# START OF Supplied material

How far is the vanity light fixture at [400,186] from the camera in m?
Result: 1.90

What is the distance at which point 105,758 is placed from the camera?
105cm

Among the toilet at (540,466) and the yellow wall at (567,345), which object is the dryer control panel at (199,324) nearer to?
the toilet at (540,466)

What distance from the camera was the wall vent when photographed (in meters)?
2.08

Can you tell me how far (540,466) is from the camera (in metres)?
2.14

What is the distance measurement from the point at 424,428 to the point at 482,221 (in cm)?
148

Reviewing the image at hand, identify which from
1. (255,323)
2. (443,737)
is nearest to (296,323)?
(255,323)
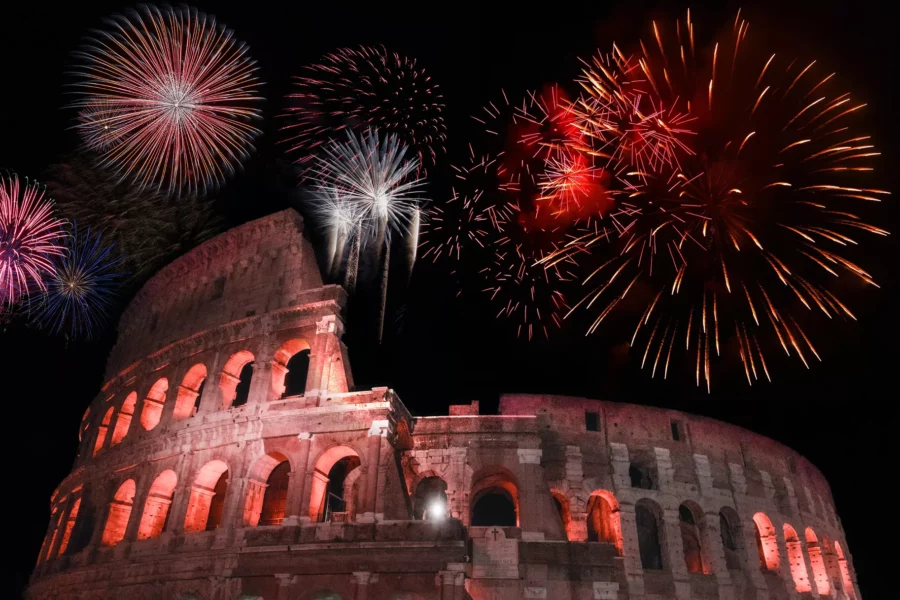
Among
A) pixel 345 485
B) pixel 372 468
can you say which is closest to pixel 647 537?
pixel 345 485

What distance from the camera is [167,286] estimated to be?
28.1m

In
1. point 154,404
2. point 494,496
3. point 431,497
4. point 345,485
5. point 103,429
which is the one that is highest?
point 154,404

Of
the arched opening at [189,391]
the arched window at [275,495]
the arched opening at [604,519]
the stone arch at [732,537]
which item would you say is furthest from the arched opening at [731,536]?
the arched opening at [189,391]

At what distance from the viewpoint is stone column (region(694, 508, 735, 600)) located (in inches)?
884

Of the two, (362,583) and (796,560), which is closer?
(362,583)

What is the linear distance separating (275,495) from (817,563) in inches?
987

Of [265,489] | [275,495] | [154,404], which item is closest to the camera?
[265,489]

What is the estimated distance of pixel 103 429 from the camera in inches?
1057

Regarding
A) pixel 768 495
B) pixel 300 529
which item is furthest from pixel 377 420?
pixel 768 495

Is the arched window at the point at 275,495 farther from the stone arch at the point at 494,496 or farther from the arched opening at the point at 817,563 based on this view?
the arched opening at the point at 817,563

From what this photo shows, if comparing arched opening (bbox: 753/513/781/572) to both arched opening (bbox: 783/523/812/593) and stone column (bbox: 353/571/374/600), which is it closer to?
arched opening (bbox: 783/523/812/593)

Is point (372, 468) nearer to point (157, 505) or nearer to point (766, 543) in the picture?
point (157, 505)

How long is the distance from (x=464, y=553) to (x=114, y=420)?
1820 centimetres

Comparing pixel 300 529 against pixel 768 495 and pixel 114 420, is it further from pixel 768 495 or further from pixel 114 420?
pixel 768 495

# END OF Supplied material

• _Problem_
Please return the records word for word, beginning at the line that contains "Comparing pixel 300" and continuing through the end of the records.

• _Result for this task_
Comparing pixel 300 529 against pixel 768 495 and pixel 114 420, is it further from pixel 768 495 or further from pixel 114 420?
pixel 768 495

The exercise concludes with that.